The task => Your answer should be the line containing "phylum: Chordata" and each line after it through the end of the data below, repeated exactly.

Input =>
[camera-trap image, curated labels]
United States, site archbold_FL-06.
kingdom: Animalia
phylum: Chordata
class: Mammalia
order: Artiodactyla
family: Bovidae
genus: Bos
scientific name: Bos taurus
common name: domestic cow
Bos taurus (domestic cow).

Task answer =>
phylum: Chordata
class: Mammalia
order: Artiodactyla
family: Bovidae
genus: Bos
scientific name: Bos taurus
common name: domestic cow
Bos taurus (domestic cow).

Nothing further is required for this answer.